The Big O can evaluate the complexity growth rate for any algorithm used in code. However, the asymptotic essence of documented algorithms does not allow to be sure which algorithm will be "faster" at a specific scale.

Standard library algorithms are usually optimized very well. But when an algorithm is custom-written for a specific application, not only pre-asymptotic behavior but also hardware optimization levels, CPU characteristics, and instruction patterns may affect the performance management pretty much.

The best approach is not only to understand the K-factor of the algorithm, but also to understand where this algorithm is applied. This includes, but is not limited to, knowing the median/average/edge-case ranges of the N-scale.

But what is a "big enough" N? When will the asymptotics show the difference according to the Big O estimation?

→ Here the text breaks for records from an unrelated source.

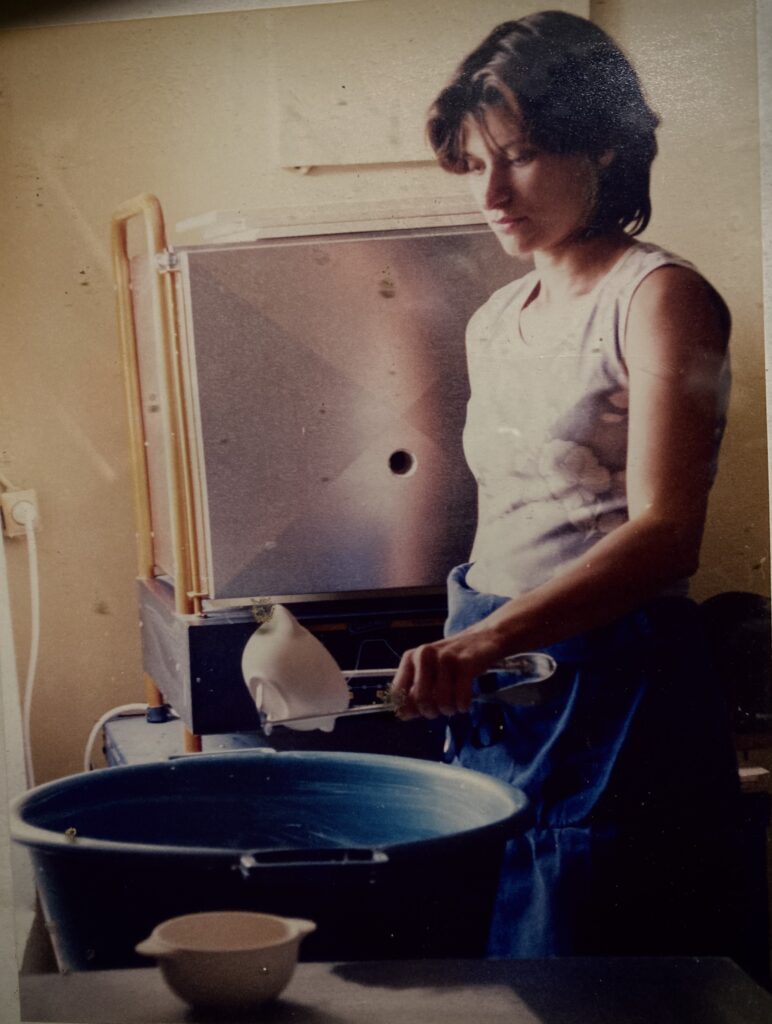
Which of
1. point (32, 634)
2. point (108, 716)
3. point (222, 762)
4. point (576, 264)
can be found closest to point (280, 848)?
point (222, 762)

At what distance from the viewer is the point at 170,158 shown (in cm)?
136

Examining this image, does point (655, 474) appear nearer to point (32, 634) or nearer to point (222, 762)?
point (222, 762)

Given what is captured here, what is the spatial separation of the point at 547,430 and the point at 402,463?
0.59 ft

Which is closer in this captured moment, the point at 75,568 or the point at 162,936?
the point at 162,936

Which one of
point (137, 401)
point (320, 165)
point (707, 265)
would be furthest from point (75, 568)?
point (707, 265)

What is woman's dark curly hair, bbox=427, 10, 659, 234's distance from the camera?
128 cm

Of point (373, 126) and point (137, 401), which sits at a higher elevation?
point (373, 126)

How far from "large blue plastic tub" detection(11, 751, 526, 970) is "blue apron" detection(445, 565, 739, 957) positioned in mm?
50

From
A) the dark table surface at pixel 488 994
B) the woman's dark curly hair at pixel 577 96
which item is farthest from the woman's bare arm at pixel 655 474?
the dark table surface at pixel 488 994

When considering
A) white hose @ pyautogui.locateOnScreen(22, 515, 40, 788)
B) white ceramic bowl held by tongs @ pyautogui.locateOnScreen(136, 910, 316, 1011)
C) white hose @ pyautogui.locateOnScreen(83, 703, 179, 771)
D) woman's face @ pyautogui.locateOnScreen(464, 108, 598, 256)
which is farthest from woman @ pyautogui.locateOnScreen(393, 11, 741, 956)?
white hose @ pyautogui.locateOnScreen(22, 515, 40, 788)

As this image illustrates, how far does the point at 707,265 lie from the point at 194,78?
656 mm

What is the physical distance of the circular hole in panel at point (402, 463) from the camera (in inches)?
53.1

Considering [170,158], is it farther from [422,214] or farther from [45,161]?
[422,214]

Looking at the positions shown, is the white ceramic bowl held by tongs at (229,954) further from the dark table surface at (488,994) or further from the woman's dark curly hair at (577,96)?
the woman's dark curly hair at (577,96)
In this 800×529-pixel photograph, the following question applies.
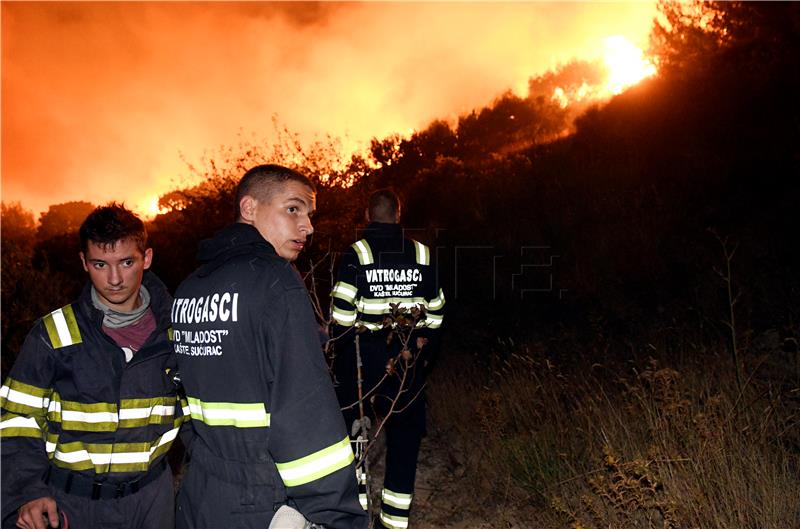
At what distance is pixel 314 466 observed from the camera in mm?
1597

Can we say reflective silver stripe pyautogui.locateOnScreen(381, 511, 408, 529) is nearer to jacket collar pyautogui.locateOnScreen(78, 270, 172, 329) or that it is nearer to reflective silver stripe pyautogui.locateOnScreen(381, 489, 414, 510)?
reflective silver stripe pyautogui.locateOnScreen(381, 489, 414, 510)

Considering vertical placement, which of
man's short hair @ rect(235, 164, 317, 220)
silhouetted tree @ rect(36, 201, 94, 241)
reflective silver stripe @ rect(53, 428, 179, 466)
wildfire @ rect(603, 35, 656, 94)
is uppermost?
wildfire @ rect(603, 35, 656, 94)

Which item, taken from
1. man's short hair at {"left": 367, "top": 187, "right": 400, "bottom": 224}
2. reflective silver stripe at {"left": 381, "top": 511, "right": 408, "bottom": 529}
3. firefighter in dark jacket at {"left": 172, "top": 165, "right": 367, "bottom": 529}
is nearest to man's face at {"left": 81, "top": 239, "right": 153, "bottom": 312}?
firefighter in dark jacket at {"left": 172, "top": 165, "right": 367, "bottom": 529}

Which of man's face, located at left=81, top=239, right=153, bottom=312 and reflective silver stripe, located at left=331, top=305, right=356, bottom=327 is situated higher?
man's face, located at left=81, top=239, right=153, bottom=312

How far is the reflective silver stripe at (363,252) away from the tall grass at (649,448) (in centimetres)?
204

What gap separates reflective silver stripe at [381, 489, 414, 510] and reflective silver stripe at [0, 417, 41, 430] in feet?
8.64

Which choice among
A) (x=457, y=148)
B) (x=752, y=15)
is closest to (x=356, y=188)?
(x=752, y=15)

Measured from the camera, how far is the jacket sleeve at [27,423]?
6.93 feet

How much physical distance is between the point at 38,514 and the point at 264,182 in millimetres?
1542

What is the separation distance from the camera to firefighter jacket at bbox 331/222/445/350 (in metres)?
4.54

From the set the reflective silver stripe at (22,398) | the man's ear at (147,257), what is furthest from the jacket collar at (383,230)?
the reflective silver stripe at (22,398)

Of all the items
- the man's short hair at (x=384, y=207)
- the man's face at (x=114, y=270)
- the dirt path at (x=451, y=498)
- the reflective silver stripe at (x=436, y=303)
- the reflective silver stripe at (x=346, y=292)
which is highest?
the man's short hair at (x=384, y=207)

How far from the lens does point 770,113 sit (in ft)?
33.9

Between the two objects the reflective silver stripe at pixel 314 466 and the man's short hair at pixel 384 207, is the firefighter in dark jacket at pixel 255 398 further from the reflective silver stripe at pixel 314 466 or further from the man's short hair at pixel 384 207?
the man's short hair at pixel 384 207
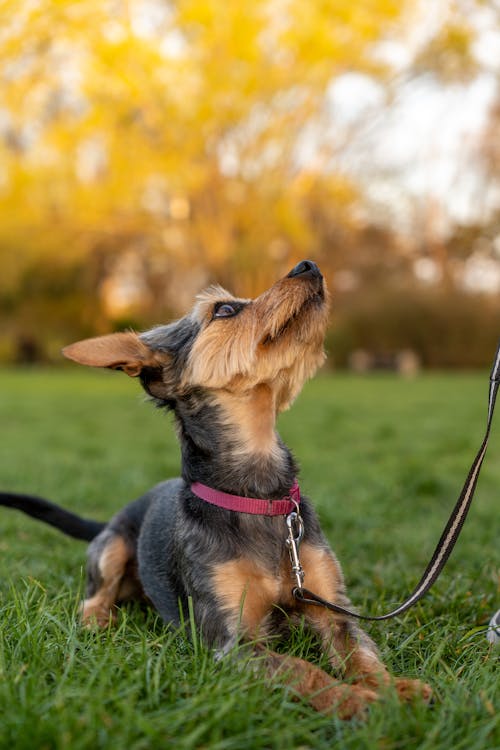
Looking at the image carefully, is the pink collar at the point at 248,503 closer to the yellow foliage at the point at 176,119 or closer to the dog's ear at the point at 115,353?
the dog's ear at the point at 115,353

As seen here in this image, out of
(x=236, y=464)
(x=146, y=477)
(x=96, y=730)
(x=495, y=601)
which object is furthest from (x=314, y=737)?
(x=146, y=477)

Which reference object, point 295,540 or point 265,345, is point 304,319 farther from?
point 295,540

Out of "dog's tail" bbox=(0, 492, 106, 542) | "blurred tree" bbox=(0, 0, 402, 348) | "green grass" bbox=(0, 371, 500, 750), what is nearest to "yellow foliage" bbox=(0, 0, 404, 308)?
"blurred tree" bbox=(0, 0, 402, 348)

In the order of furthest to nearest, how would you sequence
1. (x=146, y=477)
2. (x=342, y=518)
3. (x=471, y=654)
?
(x=146, y=477), (x=342, y=518), (x=471, y=654)

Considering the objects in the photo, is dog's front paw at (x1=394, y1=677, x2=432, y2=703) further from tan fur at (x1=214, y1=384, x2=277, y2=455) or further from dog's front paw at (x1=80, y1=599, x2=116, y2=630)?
dog's front paw at (x1=80, y1=599, x2=116, y2=630)

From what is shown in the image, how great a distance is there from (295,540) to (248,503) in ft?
0.82

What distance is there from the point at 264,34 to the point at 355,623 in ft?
82.2

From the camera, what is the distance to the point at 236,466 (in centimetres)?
342

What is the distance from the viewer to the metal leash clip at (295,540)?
3.16 m

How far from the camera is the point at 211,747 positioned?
2102mm

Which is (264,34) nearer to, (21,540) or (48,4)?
(48,4)

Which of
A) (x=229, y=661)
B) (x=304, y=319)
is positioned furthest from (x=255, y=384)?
(x=229, y=661)

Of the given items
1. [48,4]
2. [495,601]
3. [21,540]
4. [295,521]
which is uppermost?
[48,4]

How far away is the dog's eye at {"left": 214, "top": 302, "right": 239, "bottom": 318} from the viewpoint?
140 inches
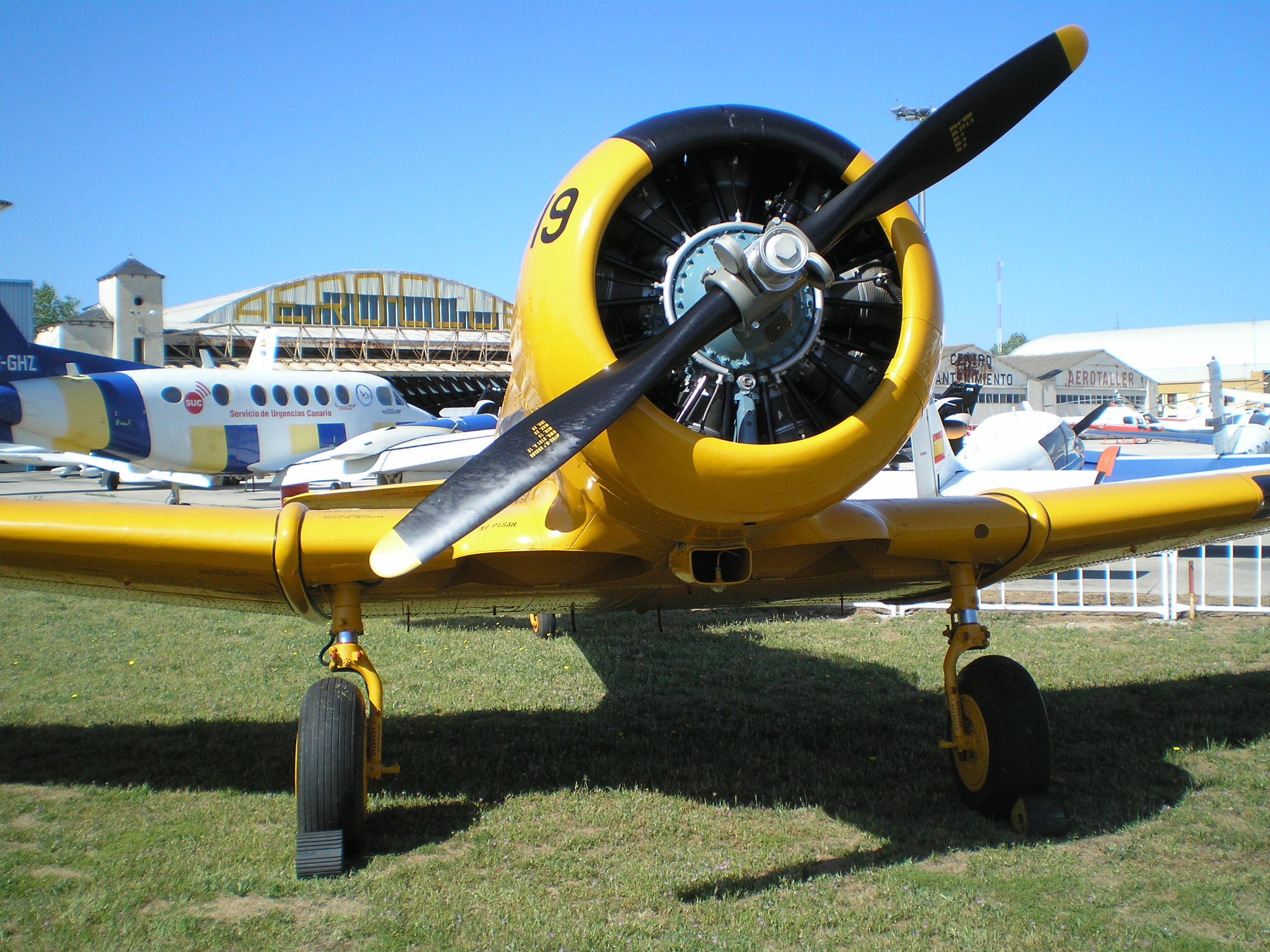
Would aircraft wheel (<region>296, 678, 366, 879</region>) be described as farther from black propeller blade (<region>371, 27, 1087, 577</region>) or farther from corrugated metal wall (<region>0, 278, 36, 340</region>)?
corrugated metal wall (<region>0, 278, 36, 340</region>)

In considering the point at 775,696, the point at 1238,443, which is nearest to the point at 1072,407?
the point at 1238,443

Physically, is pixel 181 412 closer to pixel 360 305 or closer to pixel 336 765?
pixel 336 765

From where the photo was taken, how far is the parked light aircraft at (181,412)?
15.6 m

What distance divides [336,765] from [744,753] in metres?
2.21

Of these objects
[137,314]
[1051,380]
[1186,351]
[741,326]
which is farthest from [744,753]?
[1186,351]

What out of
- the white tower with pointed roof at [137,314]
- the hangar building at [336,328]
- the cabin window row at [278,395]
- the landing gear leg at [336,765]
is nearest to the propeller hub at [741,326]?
the landing gear leg at [336,765]

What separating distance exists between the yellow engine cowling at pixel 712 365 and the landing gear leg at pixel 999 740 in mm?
1502

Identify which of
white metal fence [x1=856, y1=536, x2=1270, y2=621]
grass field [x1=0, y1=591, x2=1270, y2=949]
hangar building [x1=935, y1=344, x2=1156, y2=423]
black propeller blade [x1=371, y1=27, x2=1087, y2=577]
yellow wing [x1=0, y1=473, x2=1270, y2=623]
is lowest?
grass field [x1=0, y1=591, x2=1270, y2=949]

This purely depends on the specifics of the algorithm, the data distribution, and many other factors. As with the "quick/insertion sort" issue, the cross-point could be:

• below N ≈ 45 in a simple benchmark;
• below N ≈ 24 in the standard C++ library implementation;
• above 10ᵐ, depending on the dataset, cache locality, machine code, etc.

The actual cross-point may vary noticeably - sometimes by several orders of magnitude.

Remember, Big O is neither a performance factor nor actual runtime. It is only the rate of complexity growth, always specified in the asymptotic sense (not from the pre-asymptotic POV). This requires in-depth analysis during optimization and may give relatively easy performance wins.